Dataset extract:
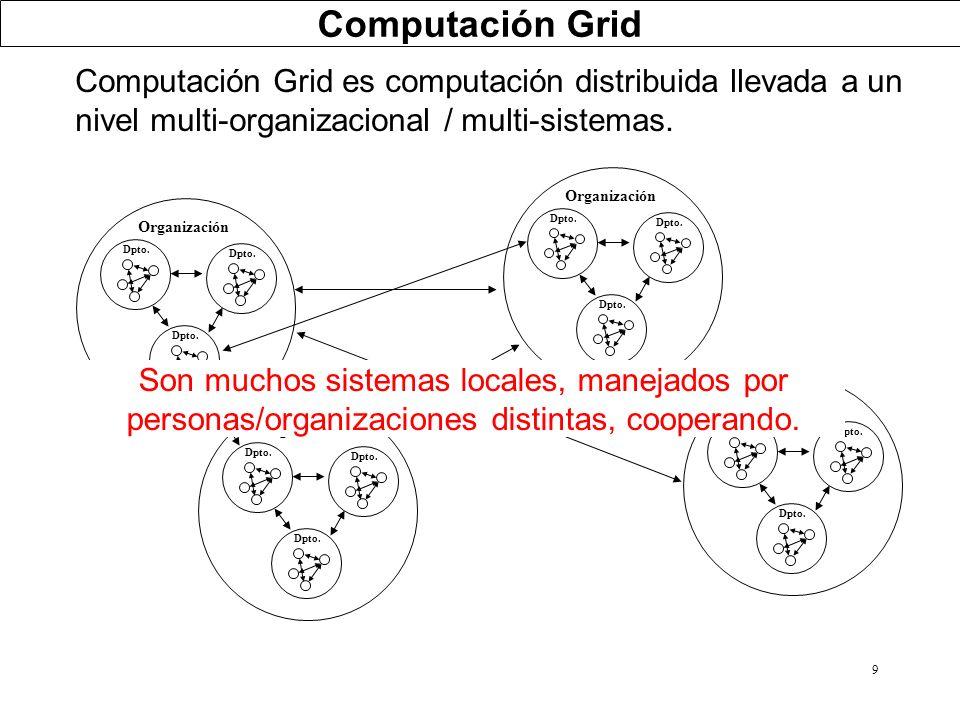 9 Computación Grid es computación distribuida llevada a un nivel multi-organizacional / multi-sistemas. Computación Grid Dpto. Organización Dpto. Orga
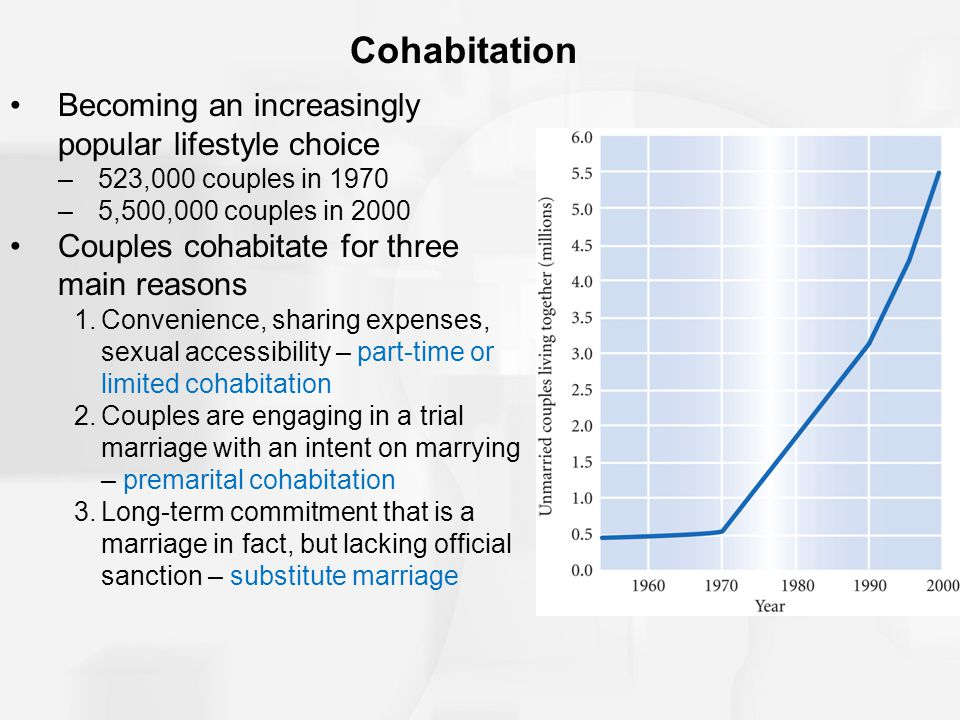 Cohabitation Becoming an increasingly popular lifestyle choice –523,000 couples in 1970 –5,500,000 couples in 2000 Couples cohabitate for three main reasons 1.Convenience, sharing expenses, sexual accessibility – part-time or limited cohabitation 2.Couples are engaging in a trial marriage with an intent on marrying – premarital cohabitation 3.Long-term commitment that is a marriage in fact, but lacking official sanction – substitute marriage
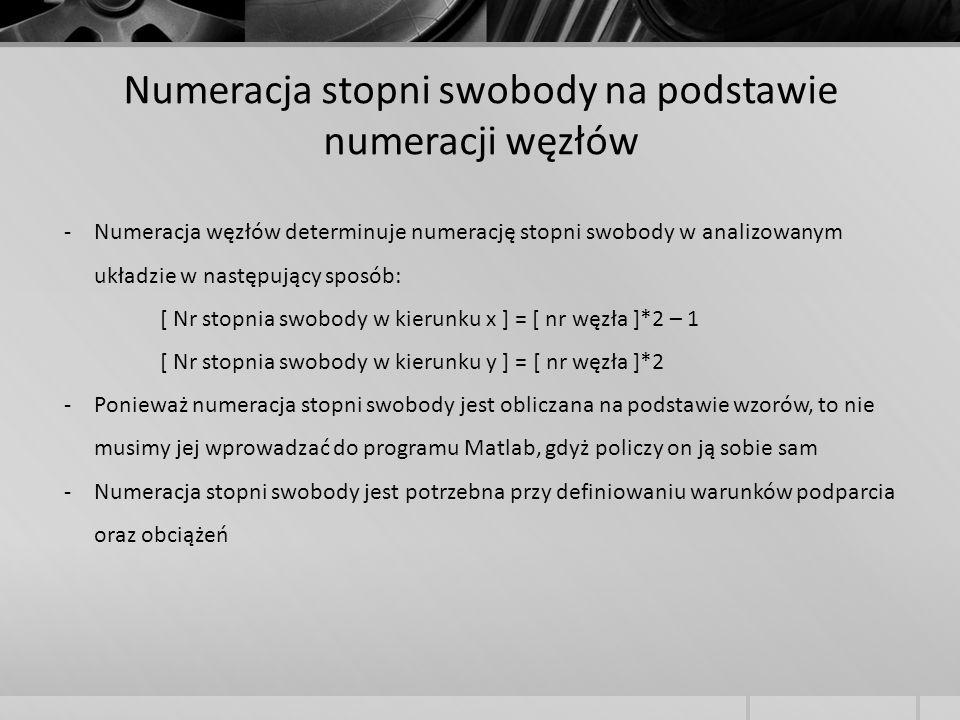Numeracja stopni swobody na podstawie numeracji węzłów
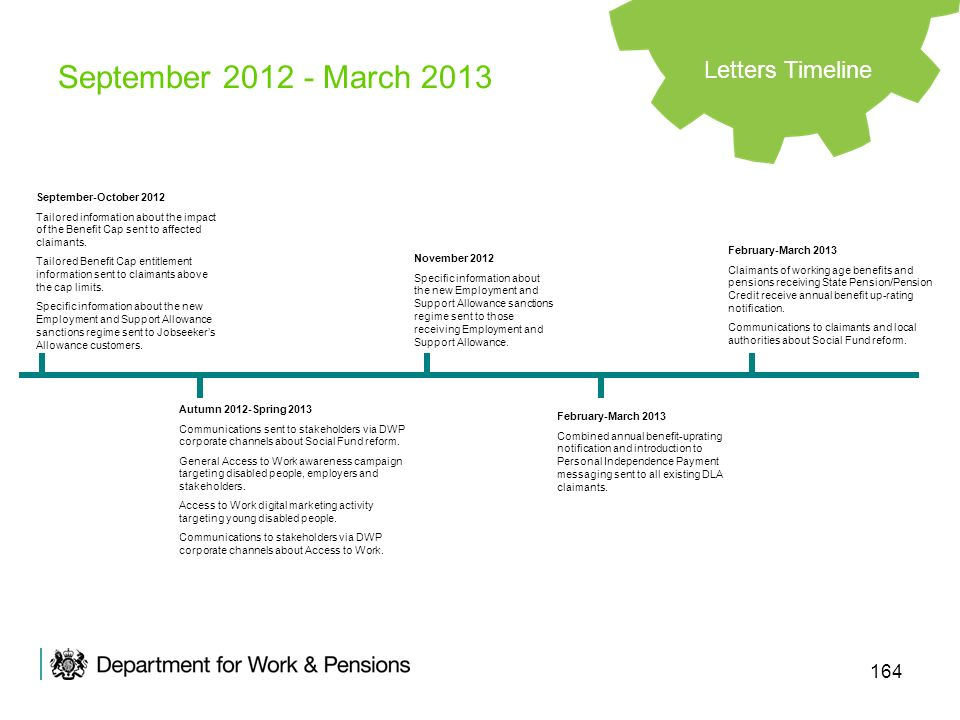 September 2012 - March 2013 Letters Timeline September-October 2012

What you are asked to do: Print the entire listing above verbatim. No picture should be included.

Exercise solution:
 9 Computación Grid es computación distribuida llevada a un nivel multi-organizacional / multi-sistemas. Computación Grid Dpto. Organización Dpto. Orga
 Cohabitation Becoming an increasingly popular lifestyle choice –523,000 couples in 1970 –5,500,000 couples in 2000 Couples cohabitate for three main reasons 1.Convenience, sharing expenses, sexual accessibility – part-time or limited cohabitation 2.Couples are engaging in a trial marriage with an intent on marrying – premarital cohabitation 3.Long-term commitment that is a marriage in fact, but lacking official sanction – substitute marriage
Numeracja stopni swobody na podstawie numeracji węzłów
 September 2012 - March 2013 Letters Timeline September-October 2012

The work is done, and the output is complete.